An exact restatement of the entire listing is needed, excluding all images.

··· COLLECTED MATERIAL ···

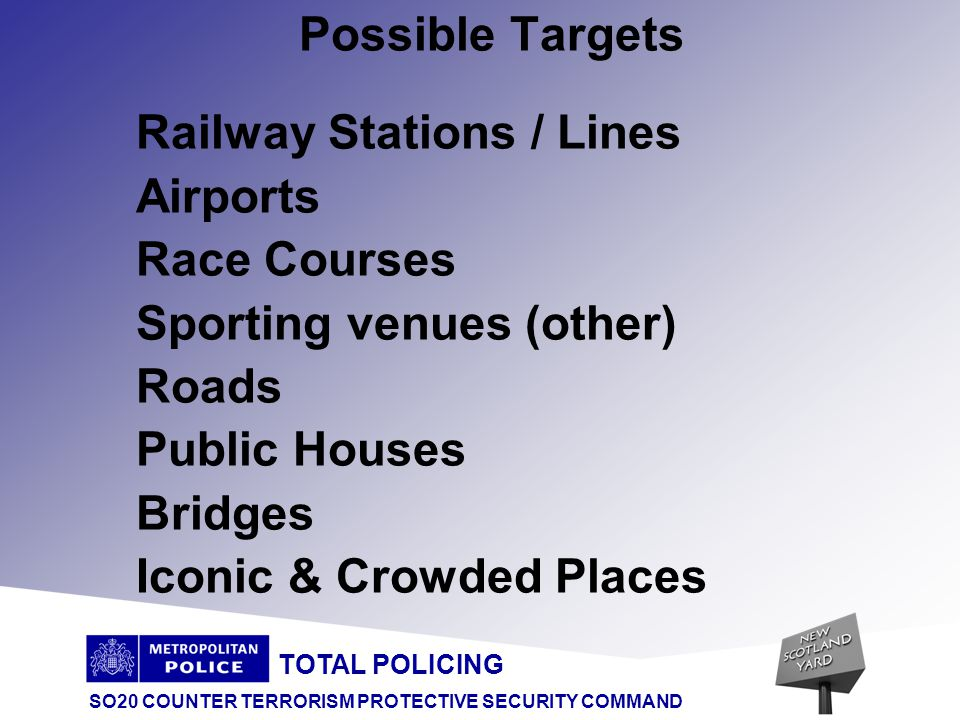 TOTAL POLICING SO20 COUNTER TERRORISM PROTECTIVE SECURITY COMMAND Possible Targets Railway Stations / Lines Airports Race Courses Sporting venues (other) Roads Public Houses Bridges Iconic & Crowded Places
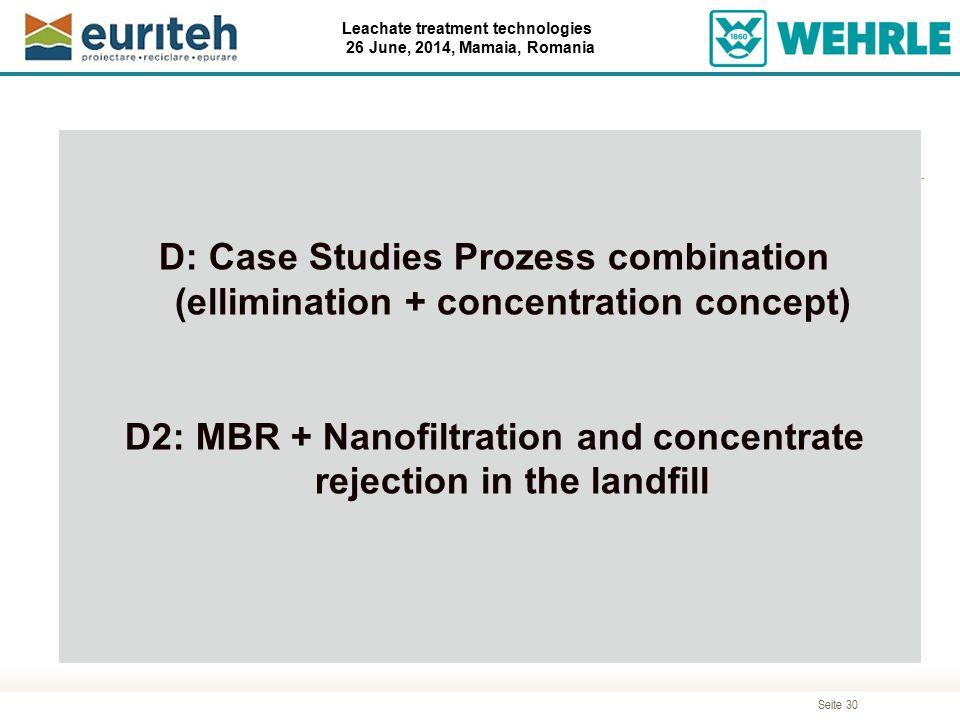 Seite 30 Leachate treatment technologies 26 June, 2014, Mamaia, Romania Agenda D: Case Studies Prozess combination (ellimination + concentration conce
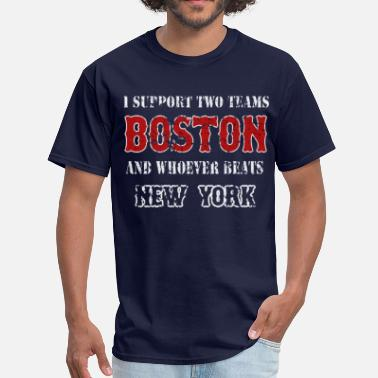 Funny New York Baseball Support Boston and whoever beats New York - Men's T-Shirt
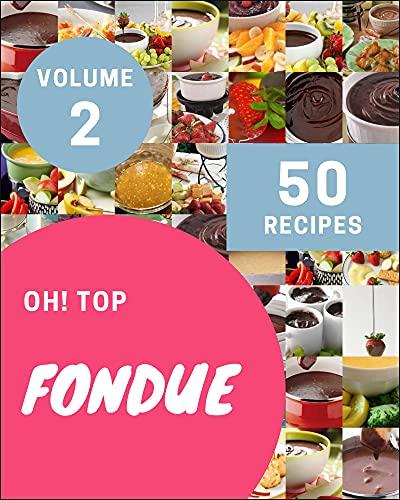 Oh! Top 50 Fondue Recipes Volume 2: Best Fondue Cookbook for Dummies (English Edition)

···

### ANSWER SPACE
 TOTAL POLICING SO20 COUNTER TERRORISM PROTECTIVE SECURITY COMMAND Possible Targets Railway Stations / Lines Airports Race Courses Sporting venues (other) Roads Public Houses Bridges Iconic & Crowded Places
 Seite 30 Leachate treatment technologies 26 June, 2014, Mamaia, Romania Agenda D: Case Studies Prozess combination (ellimination + concentration conce
 Funny New York Baseball Support Boston and whoever beats New York - Men's T-Shirt
 Oh! Top 50 Fondue Recipes Volume 2: Best Fondue Cookbook for Dummies (English Edition)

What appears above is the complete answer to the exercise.